───── EXTRAIT SOURCE ─────

Actualité > À la une

À la une

[ 14 avril 2017 ] Imprimer

Procédure pénale

Le droit à un défenseur doit être concret et effectif

Mots-clefs : Droit à un défenseur, Avocat, Aide juridique, Aide juridictionnelle, Partie civile, Protection

 

Une cour d’appel ne pouvait, sans méconnaître les articles 6, § 1 de la Convention européenne des droits de l’homme et 25 de la loi du 10 juillet 1991 relative à l’aide juridique, statuer tout en constatant que l’avocate désignée pour assister la partie civile au titre de l’aide juridictionnelle avait refusé de lui prêter son concours.

─────

DÉTAIL DE LA CONSIGNE:
D'après l'extrait source, qu'avait refusé l'avocate désignée au titre de l'aide juridictionnelle ?

───── DONNÉES FOURNIES ─────

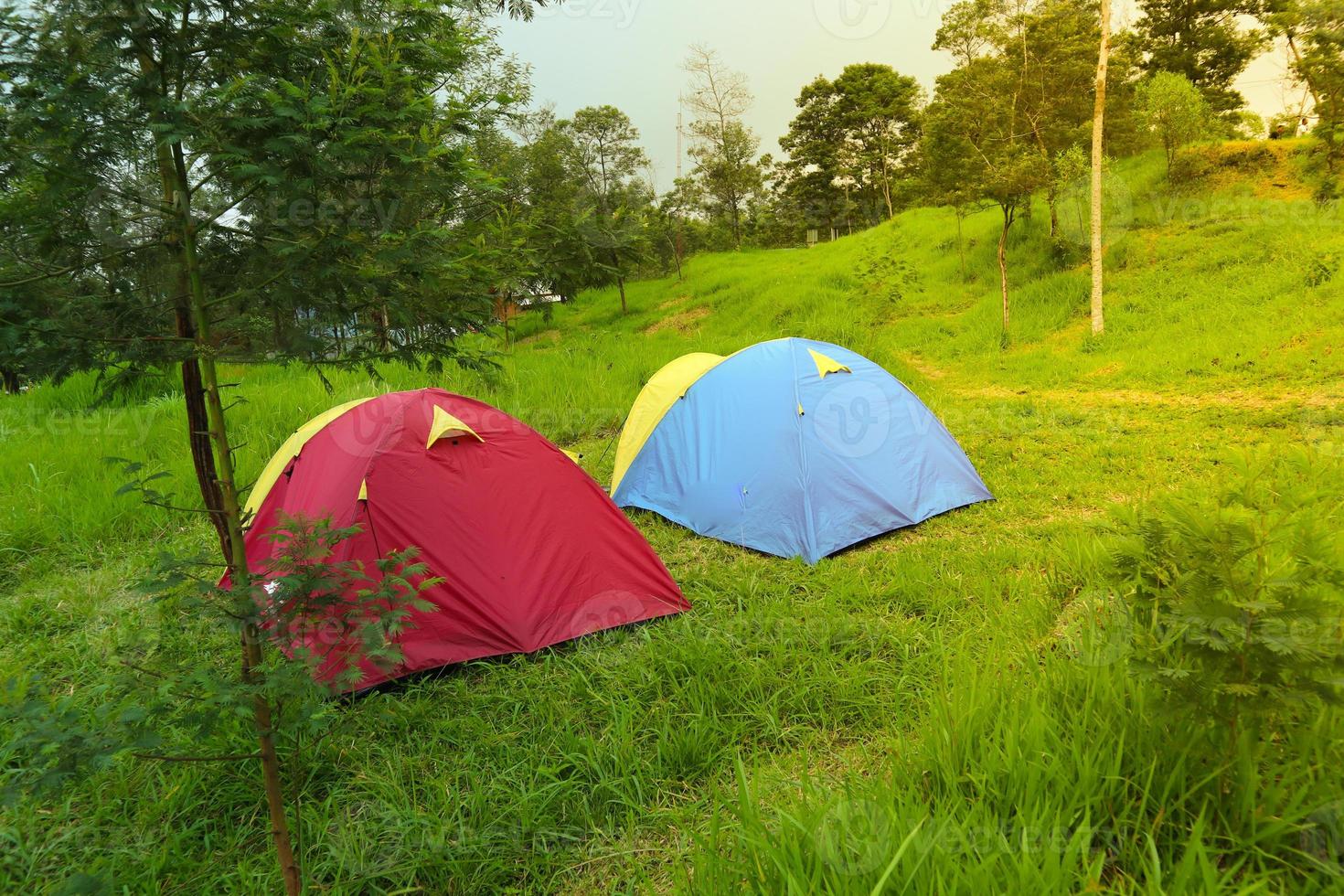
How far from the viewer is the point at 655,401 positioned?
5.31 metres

─────
───── DONNÉES FOURNIES ─────

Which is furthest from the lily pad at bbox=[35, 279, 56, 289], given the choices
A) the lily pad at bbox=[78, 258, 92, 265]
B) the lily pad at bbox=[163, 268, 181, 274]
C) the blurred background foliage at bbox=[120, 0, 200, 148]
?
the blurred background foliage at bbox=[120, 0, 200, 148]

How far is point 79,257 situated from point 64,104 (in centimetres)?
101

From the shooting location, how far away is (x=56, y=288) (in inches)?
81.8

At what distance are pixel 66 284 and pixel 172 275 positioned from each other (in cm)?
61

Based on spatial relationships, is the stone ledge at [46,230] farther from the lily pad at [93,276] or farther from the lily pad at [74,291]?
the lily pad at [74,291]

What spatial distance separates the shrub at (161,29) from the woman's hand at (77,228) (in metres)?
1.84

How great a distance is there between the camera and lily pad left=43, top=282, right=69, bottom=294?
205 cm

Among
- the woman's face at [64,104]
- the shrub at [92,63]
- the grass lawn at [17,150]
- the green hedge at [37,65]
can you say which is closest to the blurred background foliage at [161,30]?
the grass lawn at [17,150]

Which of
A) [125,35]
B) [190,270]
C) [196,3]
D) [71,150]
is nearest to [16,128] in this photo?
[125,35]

─────

RÉPONSE ATTENDUE:
Elle avait refusé de prêter son concours à la partie civile.